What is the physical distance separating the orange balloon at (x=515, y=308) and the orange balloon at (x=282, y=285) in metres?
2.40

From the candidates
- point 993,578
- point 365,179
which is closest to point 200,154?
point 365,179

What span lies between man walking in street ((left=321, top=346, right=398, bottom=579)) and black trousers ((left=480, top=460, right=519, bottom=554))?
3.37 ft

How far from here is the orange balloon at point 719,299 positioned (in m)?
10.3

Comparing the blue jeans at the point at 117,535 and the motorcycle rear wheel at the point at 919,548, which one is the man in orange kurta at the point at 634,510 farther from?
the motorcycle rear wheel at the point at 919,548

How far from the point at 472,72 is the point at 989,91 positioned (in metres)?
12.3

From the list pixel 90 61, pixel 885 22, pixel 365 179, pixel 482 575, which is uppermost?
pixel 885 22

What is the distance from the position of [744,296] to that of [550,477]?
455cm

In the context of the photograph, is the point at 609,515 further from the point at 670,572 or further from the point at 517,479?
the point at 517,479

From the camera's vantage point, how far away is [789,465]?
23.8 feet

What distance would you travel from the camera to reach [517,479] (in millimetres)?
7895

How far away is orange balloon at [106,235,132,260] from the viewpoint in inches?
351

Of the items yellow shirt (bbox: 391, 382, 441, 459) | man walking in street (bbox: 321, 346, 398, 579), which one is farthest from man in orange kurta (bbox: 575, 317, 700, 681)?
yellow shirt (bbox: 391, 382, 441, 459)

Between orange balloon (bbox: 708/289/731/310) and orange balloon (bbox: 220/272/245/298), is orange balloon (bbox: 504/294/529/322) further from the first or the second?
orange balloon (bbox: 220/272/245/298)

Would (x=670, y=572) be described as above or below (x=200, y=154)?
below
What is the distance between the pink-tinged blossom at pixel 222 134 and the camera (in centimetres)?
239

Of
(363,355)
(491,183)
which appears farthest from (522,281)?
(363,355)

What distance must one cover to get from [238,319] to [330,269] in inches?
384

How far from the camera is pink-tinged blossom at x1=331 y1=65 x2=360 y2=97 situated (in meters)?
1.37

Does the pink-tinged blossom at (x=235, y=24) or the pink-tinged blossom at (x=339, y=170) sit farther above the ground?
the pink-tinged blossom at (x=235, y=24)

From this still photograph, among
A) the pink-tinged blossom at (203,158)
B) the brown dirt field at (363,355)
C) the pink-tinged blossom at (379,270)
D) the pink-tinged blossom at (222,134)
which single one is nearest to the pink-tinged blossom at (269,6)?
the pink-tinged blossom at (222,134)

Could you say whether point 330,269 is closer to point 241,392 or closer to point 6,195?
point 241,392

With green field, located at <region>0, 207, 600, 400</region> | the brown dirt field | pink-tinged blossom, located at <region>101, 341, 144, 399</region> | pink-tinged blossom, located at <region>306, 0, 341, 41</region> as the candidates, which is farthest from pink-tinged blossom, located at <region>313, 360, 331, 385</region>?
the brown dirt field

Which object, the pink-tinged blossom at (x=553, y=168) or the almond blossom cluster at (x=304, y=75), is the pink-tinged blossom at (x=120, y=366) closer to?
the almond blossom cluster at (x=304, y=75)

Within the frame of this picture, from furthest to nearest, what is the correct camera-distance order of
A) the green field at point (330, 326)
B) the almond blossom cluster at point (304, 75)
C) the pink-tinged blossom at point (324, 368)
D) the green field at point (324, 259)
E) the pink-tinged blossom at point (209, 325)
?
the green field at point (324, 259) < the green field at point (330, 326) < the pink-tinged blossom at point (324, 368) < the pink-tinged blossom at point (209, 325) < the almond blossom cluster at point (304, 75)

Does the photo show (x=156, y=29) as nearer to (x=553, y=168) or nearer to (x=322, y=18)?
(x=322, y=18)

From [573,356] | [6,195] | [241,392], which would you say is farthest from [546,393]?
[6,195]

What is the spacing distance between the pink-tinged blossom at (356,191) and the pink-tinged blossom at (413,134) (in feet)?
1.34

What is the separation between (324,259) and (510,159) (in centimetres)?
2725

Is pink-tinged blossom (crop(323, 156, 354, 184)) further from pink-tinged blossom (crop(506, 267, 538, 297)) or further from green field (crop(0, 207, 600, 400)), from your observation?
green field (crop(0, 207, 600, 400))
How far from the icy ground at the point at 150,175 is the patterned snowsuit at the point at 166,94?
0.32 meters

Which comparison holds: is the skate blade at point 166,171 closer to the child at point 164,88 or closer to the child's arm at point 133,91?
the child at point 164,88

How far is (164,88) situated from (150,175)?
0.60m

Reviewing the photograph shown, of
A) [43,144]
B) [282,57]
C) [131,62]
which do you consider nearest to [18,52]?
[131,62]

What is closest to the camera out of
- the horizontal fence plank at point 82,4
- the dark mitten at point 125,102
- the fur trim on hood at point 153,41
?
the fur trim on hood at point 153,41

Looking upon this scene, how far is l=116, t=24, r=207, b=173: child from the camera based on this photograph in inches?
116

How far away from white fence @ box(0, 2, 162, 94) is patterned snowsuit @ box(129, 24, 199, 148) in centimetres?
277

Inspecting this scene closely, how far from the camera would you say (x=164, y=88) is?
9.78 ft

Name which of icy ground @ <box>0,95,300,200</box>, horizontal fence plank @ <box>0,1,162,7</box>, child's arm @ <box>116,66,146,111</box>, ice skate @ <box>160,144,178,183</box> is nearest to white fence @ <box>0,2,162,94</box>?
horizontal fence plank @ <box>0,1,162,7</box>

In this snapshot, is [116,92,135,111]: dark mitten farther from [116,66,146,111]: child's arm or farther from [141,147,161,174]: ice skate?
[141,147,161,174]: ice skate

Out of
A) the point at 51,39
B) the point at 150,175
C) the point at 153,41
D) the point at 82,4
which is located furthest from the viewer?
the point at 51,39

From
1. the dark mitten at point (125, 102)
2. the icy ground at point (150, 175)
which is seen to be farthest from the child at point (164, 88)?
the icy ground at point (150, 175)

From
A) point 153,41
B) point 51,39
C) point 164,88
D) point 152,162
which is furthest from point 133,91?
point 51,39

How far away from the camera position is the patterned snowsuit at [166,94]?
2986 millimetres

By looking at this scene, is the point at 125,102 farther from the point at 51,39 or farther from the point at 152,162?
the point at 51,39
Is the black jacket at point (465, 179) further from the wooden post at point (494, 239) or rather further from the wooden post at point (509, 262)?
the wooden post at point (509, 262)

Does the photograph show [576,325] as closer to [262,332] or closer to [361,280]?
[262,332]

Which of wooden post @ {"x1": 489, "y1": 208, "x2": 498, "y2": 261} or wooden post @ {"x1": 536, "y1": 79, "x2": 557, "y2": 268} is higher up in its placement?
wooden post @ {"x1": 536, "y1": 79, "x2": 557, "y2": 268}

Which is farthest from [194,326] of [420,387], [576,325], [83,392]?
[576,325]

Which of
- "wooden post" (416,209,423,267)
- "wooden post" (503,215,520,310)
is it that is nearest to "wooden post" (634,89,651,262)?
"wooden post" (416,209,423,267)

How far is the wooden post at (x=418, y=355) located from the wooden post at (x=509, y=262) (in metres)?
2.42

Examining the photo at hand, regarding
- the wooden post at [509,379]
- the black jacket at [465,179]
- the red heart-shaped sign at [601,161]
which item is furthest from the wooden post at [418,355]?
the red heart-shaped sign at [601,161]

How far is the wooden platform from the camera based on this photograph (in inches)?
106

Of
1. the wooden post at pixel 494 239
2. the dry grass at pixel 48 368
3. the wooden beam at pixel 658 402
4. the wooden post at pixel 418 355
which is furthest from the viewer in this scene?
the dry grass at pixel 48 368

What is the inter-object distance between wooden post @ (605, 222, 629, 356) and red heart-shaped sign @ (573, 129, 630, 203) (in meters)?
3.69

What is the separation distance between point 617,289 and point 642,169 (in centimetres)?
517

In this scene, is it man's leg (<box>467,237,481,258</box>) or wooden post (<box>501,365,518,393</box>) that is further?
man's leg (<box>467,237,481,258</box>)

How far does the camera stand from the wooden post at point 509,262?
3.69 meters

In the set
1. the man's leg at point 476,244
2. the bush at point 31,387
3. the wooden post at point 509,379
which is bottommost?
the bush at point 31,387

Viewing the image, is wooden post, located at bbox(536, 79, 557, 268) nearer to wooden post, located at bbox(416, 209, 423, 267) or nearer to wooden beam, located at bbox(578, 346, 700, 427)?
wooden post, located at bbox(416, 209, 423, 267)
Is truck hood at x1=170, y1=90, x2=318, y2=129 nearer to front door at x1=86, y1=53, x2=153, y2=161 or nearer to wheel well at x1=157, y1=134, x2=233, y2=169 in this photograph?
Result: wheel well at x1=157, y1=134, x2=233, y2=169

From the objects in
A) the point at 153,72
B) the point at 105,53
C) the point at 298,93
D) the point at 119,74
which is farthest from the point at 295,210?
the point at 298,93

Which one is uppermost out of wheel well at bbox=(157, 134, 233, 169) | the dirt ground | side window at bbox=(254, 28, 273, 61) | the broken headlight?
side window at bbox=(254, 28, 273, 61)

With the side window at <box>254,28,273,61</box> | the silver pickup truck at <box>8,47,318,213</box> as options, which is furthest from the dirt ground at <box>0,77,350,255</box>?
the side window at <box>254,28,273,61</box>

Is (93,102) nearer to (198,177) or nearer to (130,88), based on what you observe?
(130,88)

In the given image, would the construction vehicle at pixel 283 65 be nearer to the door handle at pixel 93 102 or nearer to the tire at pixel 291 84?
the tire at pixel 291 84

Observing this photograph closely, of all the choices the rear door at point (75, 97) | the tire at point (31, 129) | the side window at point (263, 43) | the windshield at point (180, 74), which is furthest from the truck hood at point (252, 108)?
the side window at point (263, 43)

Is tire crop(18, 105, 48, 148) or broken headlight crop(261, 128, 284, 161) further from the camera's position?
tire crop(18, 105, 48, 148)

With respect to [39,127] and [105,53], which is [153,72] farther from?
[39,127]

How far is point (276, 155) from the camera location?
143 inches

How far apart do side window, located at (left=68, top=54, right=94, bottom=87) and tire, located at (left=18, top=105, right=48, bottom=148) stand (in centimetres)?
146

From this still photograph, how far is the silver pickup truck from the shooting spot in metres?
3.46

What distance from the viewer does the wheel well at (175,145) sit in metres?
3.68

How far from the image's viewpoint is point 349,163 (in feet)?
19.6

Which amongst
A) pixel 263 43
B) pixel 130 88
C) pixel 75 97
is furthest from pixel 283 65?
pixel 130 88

# GIVEN PROBLEM:
Copy only the stretch running from the line containing "From the objects in" to the final line of the entries, both ends included, exactly as it stands.

# TASK RESULT:
From the objects in
A) the point at 153,72
B) the point at 105,53
C) the point at 298,93
D) the point at 119,74
which is farthest from the point at 295,210?
the point at 298,93

Which one is uppermost out of wheel well at bbox=(157, 134, 233, 169) | the dirt ground | side window at bbox=(254, 28, 273, 61) | the broken headlight?
side window at bbox=(254, 28, 273, 61)

With the side window at <box>254,28,273,61</box> | the silver pickup truck at <box>8,47,318,213</box> as options, which is furthest from the dirt ground at <box>0,77,350,255</box>?
the side window at <box>254,28,273,61</box>

Is (93,102) nearer to (198,177) or nearer to (130,88), based on what you observe?
(130,88)

In the given image, would the construction vehicle at pixel 283 65 be nearer to the door handle at pixel 93 102 or nearer to the tire at pixel 291 84?
the tire at pixel 291 84

Observing this photograph closely, of all the choices the rear door at point (75, 97) | the tire at point (31, 129) | the side window at point (263, 43) | the windshield at point (180, 74), which is furthest from the truck hood at point (252, 108)?
the side window at point (263, 43)

Is tire crop(18, 105, 48, 148) or broken headlight crop(261, 128, 284, 161) further from the camera's position?
tire crop(18, 105, 48, 148)

With respect to [39,127] and [105,53], which is [153,72] farther from?
[39,127]

How far is point (276, 155) from the camera location?
143 inches

How far apart do side window, located at (left=68, top=54, right=94, bottom=87) and tire, located at (left=18, top=105, right=48, bottom=148) stand (in centimetres)?
146

From this still photograph, how far is the silver pickup truck from the shooting spot in metres?
3.46

What distance from the viewer does the wheel well at (175,145) sit in metres?
3.68

How far from the image's viewpoint is point 349,163 (in feet)?
19.6

Which amongst
A) pixel 263 43
B) pixel 130 88
C) pixel 75 97
is furthest from pixel 283 65?
pixel 130 88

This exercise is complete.